EXERCISE REQUIREMENTS — Extend the passage about truth and learning from history, starting right after its final sentence.

GIVEN TEXT —
_ _ _

To make sure you’ll never depend on anybody else, you need to know everything that might happen to you. In fact, you have to know everything.

Each of these three strategies, or any combination thereof, mandates that there are things happening beyond here and now. Beyond what each of us might know and control.

Are there any other alternatives?

Let me put it the other way.

We make history.
We write history.
We read the history we wrote about the things we’ve done.

Then we keep ruminating about what we (don’t) learn from and about history…

Are we nuts?

But is there anything to be learned from history?

Yep!
What happens when we fail to learn from the mistakes which keep shouting at us from the history books our ancestors had written for us. Had written to warn us…

Some people argue that ‘truth lies somewhere in between’ while others maintain that ‘truth is where it is, not somewhere in the middle’.

Well, both sides are right.

Truth is, indeed, “where it is”.
The problem being that ‘that place’ is ‘out there’. Not necessarily ‘out of reach’ but definitely out of anybody’s realm.
Hence finding ‘that place’ needs a collective effort. In this sense, the truth is, indeed, somewhere ‘in the middle’. In the middle of our converging efforts, if our efforts are honestly targeted.

On the other hand, truth is not ‘somewhere in the middle’. In the sense that truth is not something we can negotiate. We can indeed pursue truth individually but we cannot negotiate the results.

We can settle for a less than perfect truth, if we’re not able to reach ‘the absolute’, but it must be a workable version, not a lukewarm mean.
The result of our quest, even if ‘only for a while’, must serve the goal we’ve been trying to reach!
If we settle for something only because that something titillates the ego of the majority amongst us… then our efforts have been wasted!

Allow me to conclude that the truth is not somewhere between us but above us.

_ _ _

DATA BLOCK —
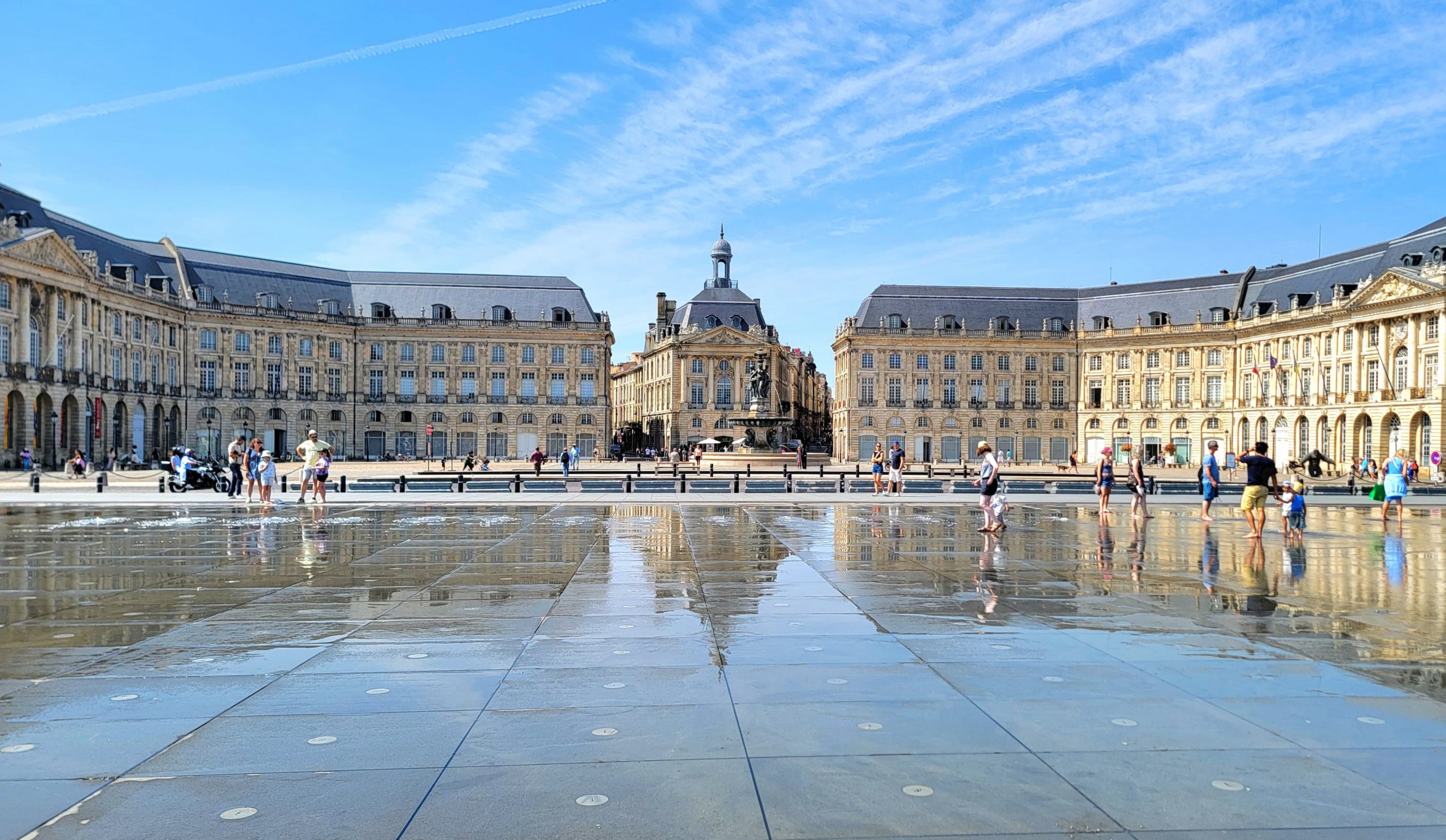 Miroir d'eau Bordeaux 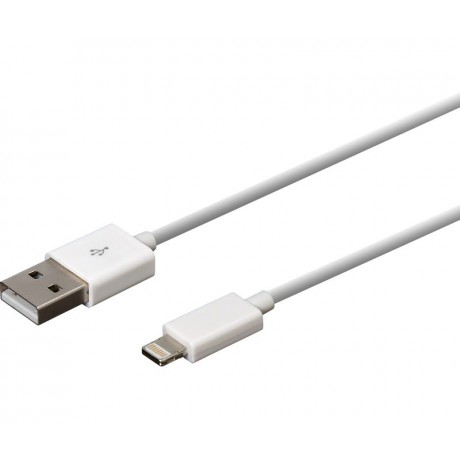 Cable USB a Apple Lightning para iPhone5, iPad4, iPod... - WIR903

_ _ _

TASK ANSWER —
It makes a lot of sense to thread carefully when trying to reach it – lest we stumble during our quest – but we nevertheless need to broaden our perspective. Lest the truth remains hanging just outside of where we’re looking for it.

“Denn selbst muss der Freie sich schaffen”
Hence the free must define their own nature
Richard Wagner, Die Walkuere

In my previous post, I related to ‘life’ as a living creature. I described life from the inside. The perception of a living organism.
But what if ‘life’, as a phenomenon, is how meaning is created by the environment where the process takes place?

For an outside observer, there are three stages.
Pre-biotic, self-driven and meaning-driven life.

Life, as we know it, cannot exist on the surface of the Sun. Or on the surface of any other star.
But neither can life exist without the processes taking place inside the stars. Without the energy being radiated by the stars and without the atoms being ‘cooked’ inside them and spewed out during the last stages of their ‘lives’.

Having said that, the rest is simple.
Where ever conditions are ‘right’, atoms get together in such a manner that ‘structures’ become ‘alive’. Those structures become organisms and display the characteristics we’ve come to associate with life.
In this stage, the only ‘force’ which drives the process is what we call ‘evolution’. Species cease to exist as they are no longer able to weather changes in their environment and new species arise along with the advent of new opportunities.
And, at this stage, a second ‘disturbing agent’ starts to influence the environment.
Living organisms, in order to live, need to ingest portions of where they live. To excrete the by-products of their metabolism. And they leave behind ’empty carcasses’ at the moment of their death.
For example, the oxygen we breathe in is the by product offered to us by the plants which live at our side.
And the fertile soil those plants ‘eat’ in order to provide us – the oxygen breathing organisms – with what we need to survive, is the consequence of previously living creatures.

In the third stage, that where ‘meaning’ becomes a force to be reckoned with, the changes perpetrated to the environment cease to remain ‘natural’. As they used to be during the second, self-driven, stage.
In the third stage, an increasing number of changes to the environment are driven by purpose. Are purposefully staged by agents acting according to the meaning they have found.


Individual organisms, working in concert, for a while, organize themselves in such a manner as to be able to keep the inside it, the outside out, to ingest what ever they need to survive from outside and to excrete the byproducts of their living. Also known as the by-products of their metabolism.

In order to perform the above, the individual organisms use information gathered by their ancestors and transmitted over generations. Which information has been shaped in time, through an evolutionary process, in order to remain useful for the currently surviving organisms.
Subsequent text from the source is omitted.